От избытка чувств коллеги обнялись…
Пришел ректор, а за ним – по ранжиру – потянулись ученые мужи и дамы. Ровно в два часа в зал вошел профессор Сулейман Саламе.
Ректор всех приветствовал и объявил, что заседание посвящено обсуждению профессиональной деятельности профессора Саламе.
– Я лично, – сообщил ректор, – знаю и уважаю профессора Саламе долгие годы и надеюсь, что обсуждение пройдет конструктивно и к всеобщему удовлетворению.
После традиционной процедурной паузы он обратился к Саламе с таким утверждением:
– Мы получаем многочисленные жалобы на вашу профессиональную деятельность. Ваши ученики сообщили нам, что вы некомпетентны в материале, который преподаете, и допускаете ошибки в базовых положениях своего материала. Что вы можете сказать по этому вопросу, профессор Саламе?
Ученый был удивлен услышанным, но допустил, что в жалобах был определенный смысл:
– Прошу вас, не следует преувеличивать, но в этом что-то есть. В последнее время я очень устал, может был, не очень сконцентрирован. Положение таково… Это глубоко влияет на меня… Я не очень уверен… Смотрю в прошлое, растерян, испуган… Никогда не думал, что так трудно быть арабом. Может, студенты это чувствуют. В этом отчаянии… Искренне сожалею. Займусь собой, отдохну как следует в ближайшие каникулы. Вернусь полный сил.
– Господин Саламе, – заговорил один из ученых мужей, расстилая на столе карту Израиля, – мы, поймите нас, должны быть уверены… Иногда в академические ряды пробираются странные типы со странными идеями и поднимаются до высоких научных степеней. Мы должны быть на страже и пресекать подобные тенденции. Надеюсь, вы со мной согласитесь… Вы, например, будете голосовать за возвращение Голанских высот?
Сулейман Саламе растерянно улыбнулся и взглянул на карту.
Ректор что-то записал себе в блокнот.
– Ну вот, – продолжил судия, – вы можете показать нам, где проходит граница с Сирией?
Саламе снова улыбнулся.
– Это проблематично, – проговорил он. – Ведь границы не маркированы и по ним нет соглашений. В соответствии с «Зеленой линией» и договоренностями о прекращении огня, по которым эта граница обозначена, она проходит перед Голанскими высотами. Однако, если основываться на односторонних решениях, по которым нет четкого единого международного мнения, то Голаны – это сердцевина территориального спора, и граница проходит приблизительно вот здесь, – Саламе провел пальцем по карте.

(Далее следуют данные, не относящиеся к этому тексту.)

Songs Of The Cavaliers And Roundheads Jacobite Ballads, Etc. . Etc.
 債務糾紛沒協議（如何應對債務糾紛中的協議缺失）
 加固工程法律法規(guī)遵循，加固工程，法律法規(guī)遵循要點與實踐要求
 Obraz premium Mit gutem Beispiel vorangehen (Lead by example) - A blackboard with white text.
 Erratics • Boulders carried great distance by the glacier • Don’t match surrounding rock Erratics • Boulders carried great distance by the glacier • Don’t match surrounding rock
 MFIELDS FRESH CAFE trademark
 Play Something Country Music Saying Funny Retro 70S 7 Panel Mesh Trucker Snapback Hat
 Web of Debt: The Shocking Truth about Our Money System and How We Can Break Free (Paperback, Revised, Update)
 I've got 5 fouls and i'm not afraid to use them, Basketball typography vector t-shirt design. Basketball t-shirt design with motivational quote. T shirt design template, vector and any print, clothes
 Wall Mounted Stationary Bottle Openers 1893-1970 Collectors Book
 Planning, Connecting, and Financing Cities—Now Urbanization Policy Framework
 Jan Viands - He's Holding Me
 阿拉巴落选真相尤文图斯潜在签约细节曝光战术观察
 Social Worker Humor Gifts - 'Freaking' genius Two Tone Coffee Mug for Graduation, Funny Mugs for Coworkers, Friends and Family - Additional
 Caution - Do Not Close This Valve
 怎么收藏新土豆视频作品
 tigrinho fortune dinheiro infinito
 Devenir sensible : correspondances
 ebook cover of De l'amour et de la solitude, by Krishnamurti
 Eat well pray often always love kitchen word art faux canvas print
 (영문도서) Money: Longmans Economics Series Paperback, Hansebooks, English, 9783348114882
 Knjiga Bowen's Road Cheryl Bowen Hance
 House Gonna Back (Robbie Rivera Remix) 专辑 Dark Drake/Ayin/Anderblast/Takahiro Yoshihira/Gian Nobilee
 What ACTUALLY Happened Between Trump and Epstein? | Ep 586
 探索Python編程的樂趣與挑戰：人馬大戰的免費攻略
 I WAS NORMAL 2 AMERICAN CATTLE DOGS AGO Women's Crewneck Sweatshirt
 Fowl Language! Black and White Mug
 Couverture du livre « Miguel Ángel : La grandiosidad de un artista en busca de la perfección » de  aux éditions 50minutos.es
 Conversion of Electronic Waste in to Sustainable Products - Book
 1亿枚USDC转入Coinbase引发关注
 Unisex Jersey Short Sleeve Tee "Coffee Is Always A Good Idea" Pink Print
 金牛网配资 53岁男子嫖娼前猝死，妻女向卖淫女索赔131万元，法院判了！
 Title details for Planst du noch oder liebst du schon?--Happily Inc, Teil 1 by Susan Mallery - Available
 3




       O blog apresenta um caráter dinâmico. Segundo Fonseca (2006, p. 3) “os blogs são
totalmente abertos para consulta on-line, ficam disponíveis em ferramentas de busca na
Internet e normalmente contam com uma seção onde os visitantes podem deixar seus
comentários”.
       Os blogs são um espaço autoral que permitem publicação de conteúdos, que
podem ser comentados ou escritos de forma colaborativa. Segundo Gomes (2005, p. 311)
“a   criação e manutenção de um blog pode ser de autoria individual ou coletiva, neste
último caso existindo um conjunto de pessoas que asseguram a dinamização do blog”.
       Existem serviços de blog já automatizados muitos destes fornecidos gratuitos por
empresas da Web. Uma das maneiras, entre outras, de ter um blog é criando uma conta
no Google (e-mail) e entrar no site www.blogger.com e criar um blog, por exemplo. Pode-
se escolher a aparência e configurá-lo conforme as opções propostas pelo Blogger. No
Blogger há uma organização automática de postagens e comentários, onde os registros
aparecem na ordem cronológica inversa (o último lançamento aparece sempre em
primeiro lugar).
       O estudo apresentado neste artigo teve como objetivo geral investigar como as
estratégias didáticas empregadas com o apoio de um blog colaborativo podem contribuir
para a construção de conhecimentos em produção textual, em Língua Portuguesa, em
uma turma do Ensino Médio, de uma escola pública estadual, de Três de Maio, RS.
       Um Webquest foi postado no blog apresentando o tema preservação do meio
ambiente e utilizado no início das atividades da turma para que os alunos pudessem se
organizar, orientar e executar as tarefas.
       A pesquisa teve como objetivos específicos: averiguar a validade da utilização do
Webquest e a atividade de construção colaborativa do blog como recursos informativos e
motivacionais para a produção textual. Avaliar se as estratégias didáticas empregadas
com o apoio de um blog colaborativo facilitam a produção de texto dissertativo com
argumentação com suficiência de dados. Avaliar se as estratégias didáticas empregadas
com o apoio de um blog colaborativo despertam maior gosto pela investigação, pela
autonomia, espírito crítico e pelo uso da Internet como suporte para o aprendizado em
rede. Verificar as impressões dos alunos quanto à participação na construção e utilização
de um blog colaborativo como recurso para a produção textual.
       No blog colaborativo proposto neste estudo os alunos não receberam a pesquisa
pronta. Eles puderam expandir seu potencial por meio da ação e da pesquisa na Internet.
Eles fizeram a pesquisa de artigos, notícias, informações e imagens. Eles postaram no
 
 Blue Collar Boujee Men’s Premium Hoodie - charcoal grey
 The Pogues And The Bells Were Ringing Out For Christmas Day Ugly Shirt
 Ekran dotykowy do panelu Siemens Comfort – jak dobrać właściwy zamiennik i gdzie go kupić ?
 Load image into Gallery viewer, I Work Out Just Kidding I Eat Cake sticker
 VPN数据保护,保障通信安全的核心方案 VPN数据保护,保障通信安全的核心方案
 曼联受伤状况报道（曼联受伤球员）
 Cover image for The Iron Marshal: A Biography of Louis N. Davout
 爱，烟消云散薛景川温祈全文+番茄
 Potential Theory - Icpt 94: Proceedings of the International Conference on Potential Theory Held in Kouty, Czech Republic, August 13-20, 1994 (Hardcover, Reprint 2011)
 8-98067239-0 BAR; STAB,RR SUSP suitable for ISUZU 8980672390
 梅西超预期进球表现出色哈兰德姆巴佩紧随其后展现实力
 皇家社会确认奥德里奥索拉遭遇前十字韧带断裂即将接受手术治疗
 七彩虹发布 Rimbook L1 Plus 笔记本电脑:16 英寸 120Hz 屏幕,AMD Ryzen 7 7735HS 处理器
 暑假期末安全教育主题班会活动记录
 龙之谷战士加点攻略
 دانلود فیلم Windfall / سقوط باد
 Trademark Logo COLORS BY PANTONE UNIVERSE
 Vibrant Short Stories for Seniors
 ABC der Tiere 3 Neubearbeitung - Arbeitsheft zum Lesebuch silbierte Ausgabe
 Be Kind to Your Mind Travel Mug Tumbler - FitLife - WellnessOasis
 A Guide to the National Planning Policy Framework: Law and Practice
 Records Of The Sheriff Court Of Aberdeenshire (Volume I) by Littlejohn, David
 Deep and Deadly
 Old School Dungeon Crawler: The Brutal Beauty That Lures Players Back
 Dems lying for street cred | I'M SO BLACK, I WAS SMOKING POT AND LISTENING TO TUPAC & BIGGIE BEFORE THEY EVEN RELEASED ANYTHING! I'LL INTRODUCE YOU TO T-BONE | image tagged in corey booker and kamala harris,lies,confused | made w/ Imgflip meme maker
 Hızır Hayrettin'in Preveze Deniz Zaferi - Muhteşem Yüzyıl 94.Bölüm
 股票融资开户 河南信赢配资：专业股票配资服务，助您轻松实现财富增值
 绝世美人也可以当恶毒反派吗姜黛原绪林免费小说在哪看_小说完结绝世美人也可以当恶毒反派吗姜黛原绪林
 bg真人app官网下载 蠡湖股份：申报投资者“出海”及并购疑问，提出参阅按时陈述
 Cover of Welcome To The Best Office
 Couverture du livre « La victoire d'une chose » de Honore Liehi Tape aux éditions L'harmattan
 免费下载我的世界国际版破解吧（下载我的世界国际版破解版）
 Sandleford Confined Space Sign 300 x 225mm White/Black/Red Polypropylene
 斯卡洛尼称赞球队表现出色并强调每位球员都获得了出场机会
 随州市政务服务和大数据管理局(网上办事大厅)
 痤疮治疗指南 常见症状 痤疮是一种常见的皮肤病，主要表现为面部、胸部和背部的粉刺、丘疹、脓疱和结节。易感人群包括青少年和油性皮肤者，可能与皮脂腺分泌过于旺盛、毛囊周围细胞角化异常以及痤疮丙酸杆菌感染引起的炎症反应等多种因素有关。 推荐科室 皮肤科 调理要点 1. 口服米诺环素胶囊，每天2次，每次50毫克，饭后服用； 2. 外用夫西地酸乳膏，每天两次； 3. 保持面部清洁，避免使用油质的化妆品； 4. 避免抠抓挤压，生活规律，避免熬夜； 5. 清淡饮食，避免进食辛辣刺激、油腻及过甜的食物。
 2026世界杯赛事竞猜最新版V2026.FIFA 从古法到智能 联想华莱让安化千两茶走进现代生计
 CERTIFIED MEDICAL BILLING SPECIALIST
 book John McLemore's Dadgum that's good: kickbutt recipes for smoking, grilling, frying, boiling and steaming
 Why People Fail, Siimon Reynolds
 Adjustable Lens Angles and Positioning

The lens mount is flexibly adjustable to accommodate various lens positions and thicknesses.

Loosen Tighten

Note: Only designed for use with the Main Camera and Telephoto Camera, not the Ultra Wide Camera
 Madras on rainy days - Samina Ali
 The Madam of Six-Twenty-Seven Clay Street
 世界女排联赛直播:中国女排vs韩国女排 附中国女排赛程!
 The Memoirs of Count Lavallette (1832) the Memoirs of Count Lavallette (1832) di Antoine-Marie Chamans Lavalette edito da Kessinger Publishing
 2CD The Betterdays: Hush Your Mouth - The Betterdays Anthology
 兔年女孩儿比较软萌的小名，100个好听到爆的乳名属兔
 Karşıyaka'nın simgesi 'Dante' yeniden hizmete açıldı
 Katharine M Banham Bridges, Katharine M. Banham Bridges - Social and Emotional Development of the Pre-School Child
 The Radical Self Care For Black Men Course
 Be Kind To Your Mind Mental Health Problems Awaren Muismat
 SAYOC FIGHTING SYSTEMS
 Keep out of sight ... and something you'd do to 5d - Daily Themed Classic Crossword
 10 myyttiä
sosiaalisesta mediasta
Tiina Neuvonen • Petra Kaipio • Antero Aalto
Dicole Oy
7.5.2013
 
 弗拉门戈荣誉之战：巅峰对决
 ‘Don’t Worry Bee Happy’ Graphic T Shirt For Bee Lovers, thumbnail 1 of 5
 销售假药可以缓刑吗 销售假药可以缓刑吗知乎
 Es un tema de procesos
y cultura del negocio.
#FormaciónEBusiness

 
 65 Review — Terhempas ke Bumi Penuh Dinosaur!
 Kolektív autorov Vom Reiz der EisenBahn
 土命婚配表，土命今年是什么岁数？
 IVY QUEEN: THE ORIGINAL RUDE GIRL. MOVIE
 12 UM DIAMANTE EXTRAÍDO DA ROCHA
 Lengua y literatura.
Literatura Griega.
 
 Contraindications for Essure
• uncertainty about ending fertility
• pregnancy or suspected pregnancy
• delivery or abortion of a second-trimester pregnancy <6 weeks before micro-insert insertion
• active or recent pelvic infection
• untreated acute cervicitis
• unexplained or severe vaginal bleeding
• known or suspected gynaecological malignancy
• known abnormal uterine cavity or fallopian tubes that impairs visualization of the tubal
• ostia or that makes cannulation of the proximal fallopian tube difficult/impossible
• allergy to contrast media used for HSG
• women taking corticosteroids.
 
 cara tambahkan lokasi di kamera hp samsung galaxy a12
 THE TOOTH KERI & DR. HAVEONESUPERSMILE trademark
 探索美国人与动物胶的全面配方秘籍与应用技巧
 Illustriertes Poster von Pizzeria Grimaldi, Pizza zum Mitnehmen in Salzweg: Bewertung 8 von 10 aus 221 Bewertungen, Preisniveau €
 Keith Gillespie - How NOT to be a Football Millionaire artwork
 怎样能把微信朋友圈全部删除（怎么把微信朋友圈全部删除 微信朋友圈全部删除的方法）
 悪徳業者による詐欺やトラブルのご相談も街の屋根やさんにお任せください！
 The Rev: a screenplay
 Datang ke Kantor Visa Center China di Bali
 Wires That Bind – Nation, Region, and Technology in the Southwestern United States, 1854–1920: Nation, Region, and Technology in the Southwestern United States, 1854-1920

Вопрошавший многозначительно посмотрел на ректора.
– Какова протяженность и ширина территории Израиля? – обратился с вопросом другой просвещенный муж.
– Включая территорию Голан? – спросил Саламе.
– Да, включая.
– 21 942 квадратных километра, – ответил Саламе.
– А не включая?
– Отнимите приблизительно тысячу квадратных километров.
Ректор продолжал записывать что-то в блокнот.
– Какова площадь Сектора Газы? – продолжил второй вопрошавший.
– 365 квадратных километров, – ответил Саламе, немного подумав. – Там проживает 1 миллион 800 тысяч людей. В среднем это 7 квадратных метров на человека. Не поразительно ли? В свете постоянных обстрелов, бомбардировок и блокады положение там вообще близко к гуманитарной катастрофе.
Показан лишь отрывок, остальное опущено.